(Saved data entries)
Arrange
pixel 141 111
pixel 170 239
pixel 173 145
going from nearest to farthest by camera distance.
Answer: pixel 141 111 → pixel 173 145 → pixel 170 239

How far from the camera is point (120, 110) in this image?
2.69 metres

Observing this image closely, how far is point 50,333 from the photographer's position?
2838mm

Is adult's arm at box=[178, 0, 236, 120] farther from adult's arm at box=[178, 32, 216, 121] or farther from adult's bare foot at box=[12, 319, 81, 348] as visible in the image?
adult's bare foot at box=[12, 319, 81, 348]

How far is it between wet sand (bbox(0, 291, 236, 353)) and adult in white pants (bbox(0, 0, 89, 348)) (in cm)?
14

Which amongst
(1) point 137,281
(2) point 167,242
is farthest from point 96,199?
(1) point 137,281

■ **Work instructions**: Format the lines above as a numbered list, omitting any blank lines.

■ **Solution**:
1. Arrange
2. pixel 141 111
3. pixel 170 239
4. pixel 173 145
5. going from nearest to farthest by camera distance.
6. Answer: pixel 141 111 → pixel 173 145 → pixel 170 239
7. How far from the camera is point (120, 110) in this image?
8. 2.69 metres
9. Observing this image closely, how far is point 50,333 from the photographer's position?
10. 2838mm
11. Is adult's arm at box=[178, 0, 236, 120] farther from adult's arm at box=[178, 32, 216, 121] or farther from adult's bare foot at box=[12, 319, 81, 348] as visible in the image?
12. adult's bare foot at box=[12, 319, 81, 348]
13. How far is it between wet sand (bbox(0, 291, 236, 353)) and adult in white pants (bbox(0, 0, 89, 348)) (in cm)?
14. 14
15. Which amongst
16. (1) point 137,281
17. (2) point 167,242
18. is farthest from point 96,199?
19. (1) point 137,281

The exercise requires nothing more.